In the last 25 years the average health expense of a Keralite has increased from Rs 85 to Rs  10000.  This is not a good signal. 10 lakh families have been thrown into BPL category due to the highly expensive private hospital treatments. Health education is also very expensive. Fees for a medical student in 1990 was Rs 750  is now increased to 6.5 lakh. This is not an exceptional case.

Compared to other states  organised labour is well paid here.  Traditional labourers in agro, small scale industry, construction etc are being protected. Since literacy is cent percent, un skilled labour is on the decline.This causes the migration of labour into Kerala from outside.  Kerala is the highest consumer state in India.  Glittering multi plex malls for gold, cloth, home appliances are visible across the state, open at all hours, with neon lights. But the workers at these malls are poorly paid. Unaided schools and hospitals are not an exception either. This is largely because of the lack of organised workforce in these sectors. Besides 90% of the working force consists of women.  Trade unions themselves are usually male dominated and have not been successfully in extending organisations within the service sector. 

Kerala has an attractive policy of Minimum Salary for sales girls under the Shops and Trade act, specific to this state. Despite this, however, employees are being cheated. Political parties are unable to take up these issues with powerful chains.  This policy requires that a minimum salary of Rs. 86oo to a sales girl is a must (this is, by the way less than the wage in Kerala for an unskilled worker). The policy, on paper guarantees 100% extra wages for over time duties and also demands that if any such establishment employs more than 50 girls in a mall/ shop, accommodation facilities are to be provided. Besides, provident fund, gratuity annual bonus etc are ensured by the Shops & Trades department. But these  rules are violated by many business groups.     

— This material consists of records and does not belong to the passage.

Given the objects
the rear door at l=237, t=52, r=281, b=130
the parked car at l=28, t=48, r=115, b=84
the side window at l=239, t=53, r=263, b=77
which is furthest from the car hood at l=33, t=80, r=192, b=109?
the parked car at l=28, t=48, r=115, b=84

In the private hospital sector, treatments are expensive but all health workers except senior doctors are poorly paid. Nurses, who play a key role in patient health care –and enter the profession after successfully completing a 3.5 to 4 year course, after which they register with Nursing council, do not get commesurate wages.

Nurses in Kerala are less paid than welsewhere though the Keralite nurse is oft preferred for her patience and sensitivity. There have been many attempts to fight against the odd  working conditions. But family situations, gender and the lack of trade unionism were their hurdles. The managements of Hospitals (as well as schools) are  mainly  generation business groups like NRIs, religions, monks and political parties. They are good with politicians and beaucrats and many of them are pseudo philanthropists and well placed in the public sphere. 

Most nursing students are studied with the support of educational loans and  are unable to pay  bank loans as well as for the lively hood.  Three years ago, the state government had appointed a commission to declare the minimum salary of nurses ( Dr.Balaraman Commssion) . The commission proposed that  a hospital shall pay a minimum salary of 12800 rs for a nurse with other social allowances, overtime etc. but even this recoomendation was not implemented on time.

So, nurses have begun agitating for a demand of minimum Rs 20,000 rs + as allowances. The Supreme Court made an observation indicating that the minimum salary of nurses should be Rs 20000. Even then, hospital managements were not ready to listen and, at the last stage of the agitation, the state government took the initiative to bring both parties to a settlement. This was a huge success of the Nurses Union which is not affiliated to any trade unions or any of the political parties. In the last 25 years, no trade union has been able to achieve such a substantial margin in salary revision. In the neo liberalization era  more and more agitations are taking place independently, not under the leadership of established trade unions.  

The Victory for the Nurses in Kerala for their minimum rights  is an impulse to  other workers who are being deprived of a dignified wage in all sectors.